# [COMPLETE THE FOLLOWING]
[a] Return the part of the model railroad DCC thread between "You should also" and "(Mar 3, 2016)", inclusive, word for word.
[b] Resume the model railroad DCC thread from the point where it stops.

# [PASSAGE GIVEN]
Sounds good. I will order that then probably tomorrow.. As I was asking above so you program on the main, each individual loco? There is no longer that issue of mixing up our accidentally programming all of the locomotives? I want to be sure of this one aspect, because it is a pretty big factor and change in and of itself. Which could be either very, very good if I understand correctly.. Or very bad to catastrophic if I don't have a clear understanding.. So best with me on this one. As it completely would change how I did things...

Thanks...

Sent from my Note 8


----------



## fcwilt (Sep 27, 2013)

Hi MatroxD,

Using a booster for stationary decoders is a good idea.

You should also use a booster, or electronic circuit breaker for power to the track for running of trains.

If you do this then a short on the track will not prevent you from controlling turnouts, signals, lights, etc.

Using the current version of DecoderPro is also a good idea for configuring NCE Light-Its. DecoderPro uses the correct CV numbers, unlike the NCE documentation.

Frederick


----------



## sachsr1 (Mar 3, 2016)

You lose the programming track with the smart booster. The switch just moves your main to a small section of track. You need to either set up your pcp panel and powercab on a separate track, or switch out the jumpers on the usb interface and set it back up as a powercab. Confused yet? I was. You can program a lot of the cv’s on the main but changing the loco address on the main with the sb5 leads to a scrambled address.


----------



## MatroxD (Jan 19, 2018)

fcwilt said:


> Hi MatroxD,
> 
> Using a booster for stationary decoders is a good idea.
> 
> ...


Hi!


Yes, I am new to DCC, so trying to learn all I can. I actually I think have only had the powercab for about a month and this is the madness it's led me to this quickly.. 

But yes, I'm going to run everything off the booster. You guys have given me more to think about now as far as which to order and install first, but I think that's the direction I am going...

Sent from my Note 8


----------



## MatroxD (Jan 19, 2018)

sachsr1 said:


> You lose the programming track with the smart booster. The switch just moves your main to a small section of track. You need to either set up your pcp panel and powercab on a separate track, or switch out the jumpers on the usb interface and set it back up as a powercab. Confused yet? I was. You can program a lot of the cv’s on the main but changing the loco address on the main with the sb5 leads to a scrambled address.

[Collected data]
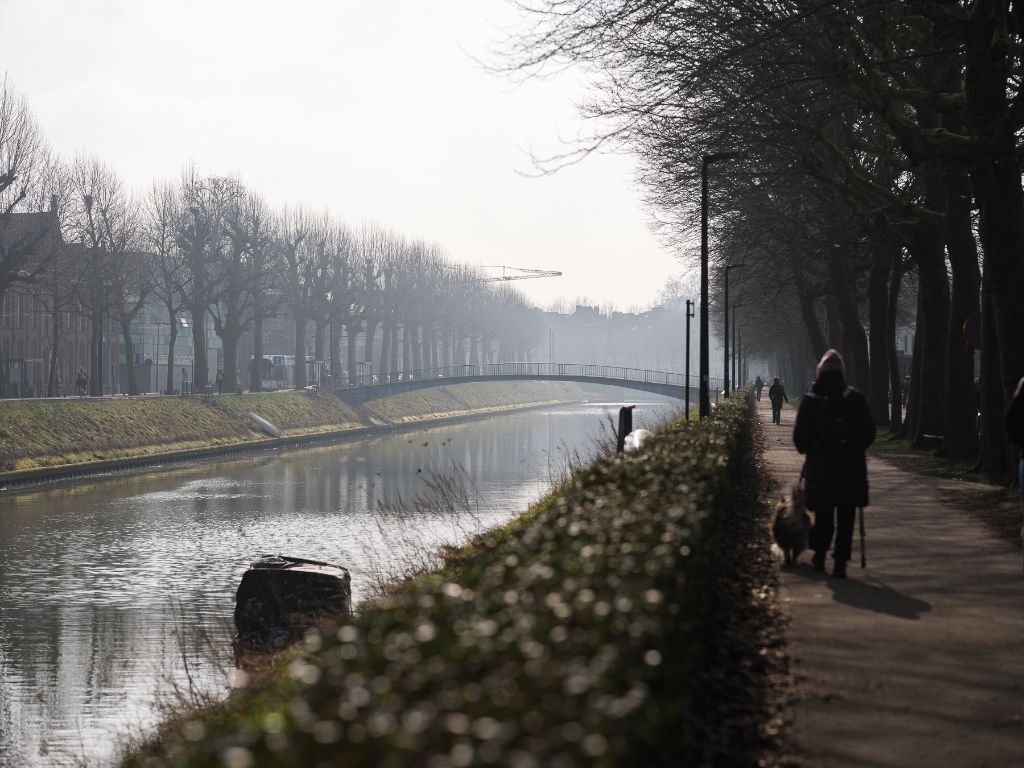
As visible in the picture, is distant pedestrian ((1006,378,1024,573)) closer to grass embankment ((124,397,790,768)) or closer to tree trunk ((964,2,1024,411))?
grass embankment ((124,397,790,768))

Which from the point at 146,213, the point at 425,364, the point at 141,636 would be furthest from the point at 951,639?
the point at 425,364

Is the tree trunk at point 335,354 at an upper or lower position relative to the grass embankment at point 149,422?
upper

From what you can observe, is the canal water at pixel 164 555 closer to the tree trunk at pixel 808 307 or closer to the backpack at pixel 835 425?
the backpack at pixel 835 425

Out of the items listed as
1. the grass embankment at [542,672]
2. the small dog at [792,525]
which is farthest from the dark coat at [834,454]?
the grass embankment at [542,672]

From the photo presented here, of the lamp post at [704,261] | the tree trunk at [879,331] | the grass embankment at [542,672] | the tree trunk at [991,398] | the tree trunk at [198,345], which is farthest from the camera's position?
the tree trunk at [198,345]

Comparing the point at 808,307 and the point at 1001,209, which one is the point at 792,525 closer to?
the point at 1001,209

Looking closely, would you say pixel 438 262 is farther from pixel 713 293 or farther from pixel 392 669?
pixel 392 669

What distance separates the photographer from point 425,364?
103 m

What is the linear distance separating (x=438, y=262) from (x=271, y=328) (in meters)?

# [RESPONSES]
[a]
You should also use a booster, or electronic circuit breaker for power to the track for running of trains.

If you do this then a short on the track will not prevent you from controlling turnouts, signals, lights, etc.

Using the current version of DecoderPro is also a good idea for configuring NCE Light-Its. DecoderPro uses the correct CV numbers, unlike the NCE documentation.

Frederick


----------



## sachsr1 (Mar 3, 2016)

[b]
OMG what?! Ha ha ha! Yes, I am confused now! Ok, so everything I ask is going to be under the assumption that I am going forward with the booster (I know me, and that's what I'm going to do)..

Ok so first question and this will probably be there way I will go.. So if I set up the powercab on a separate track, the only thing I will be doing is switching out the actual cab correct? From the main track with the booster, to the one with the powercab? And if that's the case, I will need to buy the booster, another panel, and I'm thinking another 6 wire cable? And I correct as far as what additional I will need, adding to what I already have with the powercab setup? So I will have 2 setups:

Main:
SB5, 
UTP panel with flat cable running from booster to UTP panel
Powercab (running as dummy controller that can be disconnected for programming
USB interface
Coiled cable going to cab
USB cable
Laptop

Programming:
Powercab power supply
Powercab (running as actual powercab that)
PCP panel
Flat cable going to the cab

Is this about right? I will want to order everything as sort of a project, and then, setup the main first, and then gradually work on setting up the program track. 

And thinking this through, that is the best way to go correct? Because I won't need to change loco addresses too often, and will be just messing with the CVS and values within the decoders that are already setup. 


Does this make sense and am I on the right track (no pun intended.. LMAO)?


Sent from my Note 8


----------



## sachsr1 (Mar 3, 2016)

Sounds like you're on the right track.

You will use the cable that's on your PowerCab now on the Programming track only. You will use RJ-12 straight connected wire on all the parts of your main track bus. Normal telephone wire is wired to cross over, so don't use that unless you are going to cut it, and do your own connectors. I used this https://www.amazon.com/gp/product/B0002J1QV6/ref=oh_aui_detailpage_o09_s00?ie=UTF8&psc=1


----------



## MatroxD (Jan 19, 2018)

sachsr1 said:


> Sounds like you're on the right track.
> 
> You will use the cable that's on your PowerCab now on the Programming track only. You will use RJ-12 straight connected wire on all the parts of your main track bus. Normal telephone wire is wired to cross over, so don't use that unless you are going to cut it, and do your own connectors. I used this https://www.amazon.com/gp/product/B0002J1QV6/ref=oh_aui_detailpage_o09_s00?ie=UTF8&psc=1


Ok cool, sounds really good.. Thanks a ton

Sent from my Note 8


----------



## MatroxD (Jan 19, 2018)

After thinking about it for a couple days, I may wait on the booster. I want it, but it sounds a bit more complicated than I want to get into at this very moment. I'm not sure honestly. I want to do the booster, just not sure if it's a requirement for this little project?

I thought about it, and really, what started that thought process, was the thought, that really, I just wanted to add a flashing crossing gate. As goofy as that sounds, because they aren't so common anymore, that led me to the decoders (the light it ones) and then, to possibly needing a booster. But just to do the blinking LEDs for the sign, I shouldn't need anything besides my cab and the light it (along with 2 red LED bulbs and a crossing gate). At least that's what I'm calculating in my mind?



Sent from my Note 8


----------



## fcwilt (Sep 27, 2013)

Hi,

For just one Light-It device you do not need a booster.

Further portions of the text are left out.